The idea of matter in an abstract sense is: not-form, not-anything-determinate,
but what is able to take this-or-that form: matter as potentiality.
Form, in general, connotes determination, specificity, actuality
(but forms exist in things, not separately from them). In the
case of living things, the form is described as the soul (psuche).
Actuality:
energeia/ entelecheia : actuality, activity, actualisation …
Potentiality: dunamis: capacity (to do/to undergo). What a substance
is or is doing constitute its actualities, what it can be, or
can have are its potentialities. Energeia is the actualisation/exercise
of a capacity. In addition to the capacity to undergo change,
there is the capacity to effect change in oneself or in other
things: active potentiality, which is itself an actuality. In
ethical contexts energeia is also sometimes contrasted with
change or process (kinesis), indicating an activity complete
in itself: seeing is complete, cooking is a process (praxis
vs. poiesis). The actuality/potentiality couple run across just
about every every of inquiry; eg, the mind has no nature of
its own other than being a capacity of the human organism (covering
a wide range of capacities and abilities): to be speaking Mandarin
is an activity, to know Mandarin an ability, to be able to learn
Mandarin a capacity (a second-order ability: an ability to acquire
abilities). To speak of soul is to speak of a living body with
a certain range of capacities: to move, grow, reproduce, feel,
perceive, imagine, think… all psycho-logical phenomena are essentially
psycho-physical. What marks out human beings especially, Aristotle
holds, is the ability to engage in practical and theoretical
reasoning (allowing that other animals exhibit practical reasoning).
—————
# [TASKS TO PERFORM]
1) Answer these questions from the passage on actuality and potentiality:
(a) In the case of living things, what is the form described as?
(b) Which Greek word does the passage give for potentiality?
(c) According to Aristotle, what especially marks out human beings?
2) In the passage on actuality and potentiality, which capacities of a living body are named after the words "a certain range of capacities"? List every one.
3) Extend the passage on Aristotle's actuality and potentiality by writing what follows its final sentence.

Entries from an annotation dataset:
—————
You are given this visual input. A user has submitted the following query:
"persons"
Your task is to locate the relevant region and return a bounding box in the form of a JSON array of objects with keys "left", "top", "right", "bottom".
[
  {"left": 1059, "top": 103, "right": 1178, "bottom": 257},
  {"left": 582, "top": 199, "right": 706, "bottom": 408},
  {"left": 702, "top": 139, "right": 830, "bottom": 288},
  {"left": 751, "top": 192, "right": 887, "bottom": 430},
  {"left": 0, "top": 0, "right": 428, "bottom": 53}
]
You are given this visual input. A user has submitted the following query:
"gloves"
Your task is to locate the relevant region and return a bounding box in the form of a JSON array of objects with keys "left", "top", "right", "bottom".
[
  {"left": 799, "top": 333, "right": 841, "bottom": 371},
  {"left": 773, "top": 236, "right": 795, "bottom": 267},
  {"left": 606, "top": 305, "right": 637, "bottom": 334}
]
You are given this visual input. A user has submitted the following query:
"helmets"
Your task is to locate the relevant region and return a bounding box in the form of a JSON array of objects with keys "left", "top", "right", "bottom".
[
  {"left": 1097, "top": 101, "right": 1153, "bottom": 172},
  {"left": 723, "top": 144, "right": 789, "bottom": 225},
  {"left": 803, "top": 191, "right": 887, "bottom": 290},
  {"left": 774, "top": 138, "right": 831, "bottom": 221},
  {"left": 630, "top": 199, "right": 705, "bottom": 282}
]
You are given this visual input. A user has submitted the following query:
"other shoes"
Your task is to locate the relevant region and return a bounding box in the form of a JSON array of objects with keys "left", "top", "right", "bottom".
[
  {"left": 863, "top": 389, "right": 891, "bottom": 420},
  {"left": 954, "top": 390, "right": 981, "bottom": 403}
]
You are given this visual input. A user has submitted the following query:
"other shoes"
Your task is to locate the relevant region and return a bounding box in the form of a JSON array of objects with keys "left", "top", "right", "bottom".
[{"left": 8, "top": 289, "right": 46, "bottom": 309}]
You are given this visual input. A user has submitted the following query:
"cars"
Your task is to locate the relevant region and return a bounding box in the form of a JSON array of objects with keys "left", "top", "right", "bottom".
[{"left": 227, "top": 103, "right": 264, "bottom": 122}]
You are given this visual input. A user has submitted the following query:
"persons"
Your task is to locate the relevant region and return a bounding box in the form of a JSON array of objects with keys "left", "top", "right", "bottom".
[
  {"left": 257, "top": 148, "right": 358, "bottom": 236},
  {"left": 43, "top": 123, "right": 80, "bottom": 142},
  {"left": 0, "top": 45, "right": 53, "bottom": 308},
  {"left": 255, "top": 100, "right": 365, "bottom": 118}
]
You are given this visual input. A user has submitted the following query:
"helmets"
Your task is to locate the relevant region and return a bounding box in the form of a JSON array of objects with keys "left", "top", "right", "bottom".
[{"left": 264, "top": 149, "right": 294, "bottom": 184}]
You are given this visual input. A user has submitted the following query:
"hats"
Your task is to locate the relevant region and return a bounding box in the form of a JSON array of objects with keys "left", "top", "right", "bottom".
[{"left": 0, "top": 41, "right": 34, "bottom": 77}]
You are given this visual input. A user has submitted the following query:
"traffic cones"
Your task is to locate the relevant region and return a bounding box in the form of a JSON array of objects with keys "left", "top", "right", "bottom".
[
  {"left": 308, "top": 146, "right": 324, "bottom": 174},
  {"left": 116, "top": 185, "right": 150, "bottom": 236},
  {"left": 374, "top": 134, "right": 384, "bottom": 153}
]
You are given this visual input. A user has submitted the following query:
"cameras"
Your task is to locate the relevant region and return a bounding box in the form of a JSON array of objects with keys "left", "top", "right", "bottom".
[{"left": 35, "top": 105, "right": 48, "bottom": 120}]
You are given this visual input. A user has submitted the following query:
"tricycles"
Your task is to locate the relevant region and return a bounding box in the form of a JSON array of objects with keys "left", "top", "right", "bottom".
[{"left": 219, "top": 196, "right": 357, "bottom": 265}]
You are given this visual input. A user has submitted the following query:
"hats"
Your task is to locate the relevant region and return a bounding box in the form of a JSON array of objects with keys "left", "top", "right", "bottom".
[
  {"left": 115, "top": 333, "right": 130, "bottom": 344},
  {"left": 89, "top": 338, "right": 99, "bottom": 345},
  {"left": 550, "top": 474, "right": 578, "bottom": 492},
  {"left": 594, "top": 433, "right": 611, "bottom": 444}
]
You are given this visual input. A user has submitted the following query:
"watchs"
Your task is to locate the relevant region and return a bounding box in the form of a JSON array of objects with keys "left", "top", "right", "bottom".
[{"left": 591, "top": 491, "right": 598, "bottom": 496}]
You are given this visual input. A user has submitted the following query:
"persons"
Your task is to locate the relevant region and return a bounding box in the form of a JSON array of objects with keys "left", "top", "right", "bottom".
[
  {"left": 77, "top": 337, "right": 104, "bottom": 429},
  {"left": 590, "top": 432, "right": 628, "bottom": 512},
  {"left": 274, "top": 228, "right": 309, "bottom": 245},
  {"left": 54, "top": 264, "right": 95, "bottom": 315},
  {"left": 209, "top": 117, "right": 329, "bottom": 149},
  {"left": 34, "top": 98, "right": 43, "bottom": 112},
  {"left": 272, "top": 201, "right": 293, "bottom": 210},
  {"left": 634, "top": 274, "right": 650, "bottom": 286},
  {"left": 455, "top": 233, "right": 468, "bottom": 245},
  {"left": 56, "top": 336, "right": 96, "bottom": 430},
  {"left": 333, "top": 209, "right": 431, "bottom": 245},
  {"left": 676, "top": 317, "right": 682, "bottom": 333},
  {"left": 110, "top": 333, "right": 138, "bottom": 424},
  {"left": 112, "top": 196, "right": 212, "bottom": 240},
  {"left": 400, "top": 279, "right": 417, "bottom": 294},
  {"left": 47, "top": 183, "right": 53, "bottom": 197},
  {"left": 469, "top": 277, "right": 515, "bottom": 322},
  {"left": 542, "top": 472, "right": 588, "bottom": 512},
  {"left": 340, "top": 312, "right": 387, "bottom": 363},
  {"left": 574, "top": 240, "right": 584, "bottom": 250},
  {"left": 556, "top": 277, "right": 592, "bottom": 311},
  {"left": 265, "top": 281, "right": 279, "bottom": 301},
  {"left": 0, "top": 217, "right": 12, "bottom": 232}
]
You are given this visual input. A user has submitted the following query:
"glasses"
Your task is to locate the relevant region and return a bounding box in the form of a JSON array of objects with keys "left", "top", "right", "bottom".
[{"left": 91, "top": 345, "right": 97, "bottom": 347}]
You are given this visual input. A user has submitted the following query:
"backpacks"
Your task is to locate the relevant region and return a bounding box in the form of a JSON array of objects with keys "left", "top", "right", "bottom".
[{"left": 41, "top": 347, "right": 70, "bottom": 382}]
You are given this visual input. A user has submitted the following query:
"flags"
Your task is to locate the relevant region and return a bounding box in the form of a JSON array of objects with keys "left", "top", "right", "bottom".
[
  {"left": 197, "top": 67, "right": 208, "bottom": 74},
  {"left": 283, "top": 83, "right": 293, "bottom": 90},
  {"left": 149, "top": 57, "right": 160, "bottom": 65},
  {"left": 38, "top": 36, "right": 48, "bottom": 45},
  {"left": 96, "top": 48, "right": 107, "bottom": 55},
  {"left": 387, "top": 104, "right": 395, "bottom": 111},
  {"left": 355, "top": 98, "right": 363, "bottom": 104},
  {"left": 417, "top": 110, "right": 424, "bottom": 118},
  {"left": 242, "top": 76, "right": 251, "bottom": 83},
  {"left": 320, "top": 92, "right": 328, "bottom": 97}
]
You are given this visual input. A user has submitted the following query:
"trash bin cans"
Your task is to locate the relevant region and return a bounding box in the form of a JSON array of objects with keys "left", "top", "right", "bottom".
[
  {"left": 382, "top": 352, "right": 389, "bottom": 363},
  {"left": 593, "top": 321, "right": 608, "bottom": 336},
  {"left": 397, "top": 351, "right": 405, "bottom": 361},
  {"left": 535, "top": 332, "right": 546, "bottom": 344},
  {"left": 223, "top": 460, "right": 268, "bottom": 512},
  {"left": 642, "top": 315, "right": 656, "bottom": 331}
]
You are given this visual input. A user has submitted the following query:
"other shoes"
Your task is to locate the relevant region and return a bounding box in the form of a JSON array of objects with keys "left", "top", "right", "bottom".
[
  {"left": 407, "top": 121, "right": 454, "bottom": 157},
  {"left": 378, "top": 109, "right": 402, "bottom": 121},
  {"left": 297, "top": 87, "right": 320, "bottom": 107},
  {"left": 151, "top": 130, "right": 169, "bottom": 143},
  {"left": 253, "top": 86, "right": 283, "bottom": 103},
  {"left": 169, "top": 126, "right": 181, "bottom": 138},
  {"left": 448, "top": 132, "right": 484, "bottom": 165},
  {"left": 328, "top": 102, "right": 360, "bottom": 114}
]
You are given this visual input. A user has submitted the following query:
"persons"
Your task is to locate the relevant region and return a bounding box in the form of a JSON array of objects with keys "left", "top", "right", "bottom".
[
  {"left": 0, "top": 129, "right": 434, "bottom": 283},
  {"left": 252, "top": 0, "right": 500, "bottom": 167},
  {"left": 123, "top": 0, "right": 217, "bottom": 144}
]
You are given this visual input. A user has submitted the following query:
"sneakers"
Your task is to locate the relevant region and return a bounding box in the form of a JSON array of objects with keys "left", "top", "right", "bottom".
—————
# [OUTPUTS BY TASK]
1)
(a) The soul (psuche).
(b) Dunamis.
(c) The ability to engage in practical and theoretical reasoning.

2) move, grow, reproduce, feel, perceive, imagine, think

3)
Key terms
in Aristotle's Ethics
agathos: good; arete: excellence, virtue; autarkes: self-sufficient,
independent; akrasia: lack of self-control; boulesis: deliberation;
dikaiosune: justice, integrity; epithumia: desire, appetite;
ergon: function, deed, characteristic activity; ethos: habit,
custom; ethos: character; eudaimonía: happiness, acting
well-going well, flourishing …; hedone: pleasure, delight, enjoyment;
hexis: settled state or habit; kakia: badness; kalos: fine,
noble; logos: reason; reasoning; rationality; an account; pathos:
feeling, emotion, passion poiesis: making, production; praxis:
action, conduct (purposive); sophia: wisdom; sophrosune: temperance,
self-control; techne: art, craft, skill; teleios: complete;
theoria: contemplation; phronesis: practical wisdom; prohairesis:
(intelligent) choice; psuche: soul, life-power, breath.
Outline
of Nichomachean Ethics
Book I: The good for human beings Book II: Moral goodness, moral
inquiry, virtue
Book III: Responsibility. Courage & temperance Book IV:
More moral virtues
Book V: Justice and injustice Book VI: Intellectual virtues,
esp. practical wisdom
Book VII: Weakness of Will, Pleasure Book VIII: Kinds of Friendship
Book IX: Grounds of Friendship Book X: Pleasure. The best life.
The overall
argument (= principles in ethics)
1. The supreme good for human beings (the end to be aimed at)
is eudaimonia.
2. Eudaimonia consists in a life of activity in keeping with
reason and virtue.
3. There are two basic kinds of virtue: virtues of character
(moral) and virtues of intellect.
4. Moral virtues are fixed dispositions to act and feel in the
right way …
5. The relevant intellectual virtues are (a) phronesis (practical
wisdom); (b) sophia …
6. The task of practical wisdom is to determine what to do to
achieve eudaimonia.
7. One acquires moral virtue (mainly) by habit-formation, intellectual
virtue by teaching & experience.
8. The supreme human good is as in (2) above, or (?) a contemplative
life (theoretical wisdom, sophia).
The human good (1098a15-18)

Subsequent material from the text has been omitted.